Task goal.
Which lines of the listing below contain the word "Shirt"? Return them.

___ Recorded data

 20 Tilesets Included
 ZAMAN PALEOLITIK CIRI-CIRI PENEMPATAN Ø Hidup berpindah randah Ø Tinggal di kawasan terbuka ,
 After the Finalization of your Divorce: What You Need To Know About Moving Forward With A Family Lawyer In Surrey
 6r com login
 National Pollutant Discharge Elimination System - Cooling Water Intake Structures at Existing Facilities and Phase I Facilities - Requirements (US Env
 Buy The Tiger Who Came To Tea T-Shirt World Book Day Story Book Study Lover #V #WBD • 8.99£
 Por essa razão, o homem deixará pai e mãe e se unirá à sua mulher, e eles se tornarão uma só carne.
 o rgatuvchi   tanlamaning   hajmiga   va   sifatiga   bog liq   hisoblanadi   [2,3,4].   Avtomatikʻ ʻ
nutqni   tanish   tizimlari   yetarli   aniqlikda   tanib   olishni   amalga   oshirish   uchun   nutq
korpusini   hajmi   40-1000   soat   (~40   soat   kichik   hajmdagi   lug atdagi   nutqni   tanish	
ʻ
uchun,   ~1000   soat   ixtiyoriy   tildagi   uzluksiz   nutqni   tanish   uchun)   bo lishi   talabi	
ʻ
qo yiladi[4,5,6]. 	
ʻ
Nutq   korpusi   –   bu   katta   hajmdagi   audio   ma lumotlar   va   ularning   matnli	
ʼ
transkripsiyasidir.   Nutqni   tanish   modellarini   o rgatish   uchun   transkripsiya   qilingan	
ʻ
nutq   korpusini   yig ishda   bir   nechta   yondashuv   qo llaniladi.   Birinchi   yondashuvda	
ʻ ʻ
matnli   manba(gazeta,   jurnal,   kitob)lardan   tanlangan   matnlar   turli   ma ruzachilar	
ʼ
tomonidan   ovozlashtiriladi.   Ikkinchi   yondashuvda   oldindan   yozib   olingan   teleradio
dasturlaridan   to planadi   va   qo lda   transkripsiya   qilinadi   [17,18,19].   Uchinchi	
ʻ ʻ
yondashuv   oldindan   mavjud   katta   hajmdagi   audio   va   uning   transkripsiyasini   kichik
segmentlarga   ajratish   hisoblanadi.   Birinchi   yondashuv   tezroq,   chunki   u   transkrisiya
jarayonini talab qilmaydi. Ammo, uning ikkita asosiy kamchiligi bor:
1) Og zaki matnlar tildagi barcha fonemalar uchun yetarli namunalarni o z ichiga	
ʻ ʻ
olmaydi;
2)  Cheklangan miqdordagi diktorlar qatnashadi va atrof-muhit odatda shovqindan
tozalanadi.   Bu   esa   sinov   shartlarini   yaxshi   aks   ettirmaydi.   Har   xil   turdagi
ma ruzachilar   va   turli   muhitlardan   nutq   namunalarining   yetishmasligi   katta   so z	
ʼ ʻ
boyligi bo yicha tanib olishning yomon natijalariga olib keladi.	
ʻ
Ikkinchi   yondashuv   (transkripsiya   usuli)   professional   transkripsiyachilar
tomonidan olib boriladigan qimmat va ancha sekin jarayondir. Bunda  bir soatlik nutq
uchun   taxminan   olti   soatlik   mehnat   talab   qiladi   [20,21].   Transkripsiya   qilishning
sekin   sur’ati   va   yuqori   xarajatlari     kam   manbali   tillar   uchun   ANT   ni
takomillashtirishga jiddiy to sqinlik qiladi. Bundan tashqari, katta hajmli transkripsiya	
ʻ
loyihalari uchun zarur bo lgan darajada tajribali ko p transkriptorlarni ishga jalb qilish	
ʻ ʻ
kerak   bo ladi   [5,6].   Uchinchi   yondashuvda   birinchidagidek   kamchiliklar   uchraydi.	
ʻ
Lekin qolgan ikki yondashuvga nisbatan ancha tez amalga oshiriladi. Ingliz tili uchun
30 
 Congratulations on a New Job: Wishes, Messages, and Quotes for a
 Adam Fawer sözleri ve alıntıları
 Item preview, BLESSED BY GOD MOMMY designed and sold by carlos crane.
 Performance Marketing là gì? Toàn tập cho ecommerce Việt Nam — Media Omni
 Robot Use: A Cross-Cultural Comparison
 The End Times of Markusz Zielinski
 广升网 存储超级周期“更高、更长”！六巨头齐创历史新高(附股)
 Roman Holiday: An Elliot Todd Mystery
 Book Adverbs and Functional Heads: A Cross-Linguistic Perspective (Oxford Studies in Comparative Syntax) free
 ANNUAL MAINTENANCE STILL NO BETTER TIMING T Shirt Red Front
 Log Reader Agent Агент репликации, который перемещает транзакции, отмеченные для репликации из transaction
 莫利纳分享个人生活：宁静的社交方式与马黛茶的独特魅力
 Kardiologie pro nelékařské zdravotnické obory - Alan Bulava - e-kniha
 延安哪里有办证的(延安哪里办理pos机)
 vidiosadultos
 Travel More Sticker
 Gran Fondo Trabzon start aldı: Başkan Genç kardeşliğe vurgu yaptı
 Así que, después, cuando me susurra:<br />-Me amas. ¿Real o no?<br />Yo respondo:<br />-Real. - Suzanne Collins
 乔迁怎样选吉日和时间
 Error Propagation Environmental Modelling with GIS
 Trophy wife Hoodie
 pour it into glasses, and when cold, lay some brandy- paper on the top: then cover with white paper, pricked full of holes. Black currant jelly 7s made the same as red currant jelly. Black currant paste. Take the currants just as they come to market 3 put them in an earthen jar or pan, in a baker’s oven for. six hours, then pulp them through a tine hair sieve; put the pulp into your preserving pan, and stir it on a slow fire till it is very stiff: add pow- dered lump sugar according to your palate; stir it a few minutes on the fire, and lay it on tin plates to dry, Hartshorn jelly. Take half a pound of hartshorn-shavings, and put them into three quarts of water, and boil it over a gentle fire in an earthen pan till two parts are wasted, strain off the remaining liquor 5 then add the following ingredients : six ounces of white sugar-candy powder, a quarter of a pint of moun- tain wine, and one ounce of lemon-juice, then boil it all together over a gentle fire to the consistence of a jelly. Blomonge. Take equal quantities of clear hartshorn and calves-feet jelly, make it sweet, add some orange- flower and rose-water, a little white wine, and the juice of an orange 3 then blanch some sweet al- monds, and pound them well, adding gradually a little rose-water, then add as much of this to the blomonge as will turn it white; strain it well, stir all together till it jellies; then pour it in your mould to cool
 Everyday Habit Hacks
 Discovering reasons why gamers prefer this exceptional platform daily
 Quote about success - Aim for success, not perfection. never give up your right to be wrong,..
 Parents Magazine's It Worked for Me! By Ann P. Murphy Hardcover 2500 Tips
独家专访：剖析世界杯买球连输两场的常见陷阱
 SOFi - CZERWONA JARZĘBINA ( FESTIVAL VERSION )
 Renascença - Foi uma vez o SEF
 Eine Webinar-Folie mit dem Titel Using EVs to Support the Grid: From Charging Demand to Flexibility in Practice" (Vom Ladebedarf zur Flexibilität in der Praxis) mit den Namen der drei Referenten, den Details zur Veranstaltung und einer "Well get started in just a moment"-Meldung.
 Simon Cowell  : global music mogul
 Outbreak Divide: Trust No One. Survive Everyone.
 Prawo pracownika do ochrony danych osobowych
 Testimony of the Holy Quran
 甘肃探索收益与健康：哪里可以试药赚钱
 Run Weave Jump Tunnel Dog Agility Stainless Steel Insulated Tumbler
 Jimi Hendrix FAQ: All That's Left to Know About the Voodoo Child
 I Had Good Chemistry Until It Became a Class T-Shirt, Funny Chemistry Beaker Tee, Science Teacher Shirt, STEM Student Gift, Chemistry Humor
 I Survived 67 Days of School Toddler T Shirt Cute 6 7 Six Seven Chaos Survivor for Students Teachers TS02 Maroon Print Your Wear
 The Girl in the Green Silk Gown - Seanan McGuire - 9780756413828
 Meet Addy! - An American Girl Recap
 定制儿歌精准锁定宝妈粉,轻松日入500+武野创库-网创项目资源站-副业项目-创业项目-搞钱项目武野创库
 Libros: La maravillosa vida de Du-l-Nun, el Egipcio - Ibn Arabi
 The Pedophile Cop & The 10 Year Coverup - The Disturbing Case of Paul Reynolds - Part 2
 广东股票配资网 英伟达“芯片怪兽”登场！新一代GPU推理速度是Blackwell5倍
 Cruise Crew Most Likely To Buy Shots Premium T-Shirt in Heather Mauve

______

Written answer.
 Buy The Tiger Who Came To Tea T-Shirt World Book Day Story Book Study Lover #V #WBD • 8.99£
 ANNUAL MAINTENANCE STILL NO BETTER TIMING T Shirt Red Front
 I Had Good Chemistry Until It Became a Class T-Shirt, Funny Chemistry Beaker Tee, Science Teacher Shirt, STEM Student Gift, Chemistry Humor
 I Survived 67 Days of School Toddler T Shirt Cute 6 7 Six Seven Chaos Survivor for Students Teachers TS02 Maroon Print Your Wear
 Cruise Crew Most Likely To Buy Shots Premium T-Shirt in Heather Mauve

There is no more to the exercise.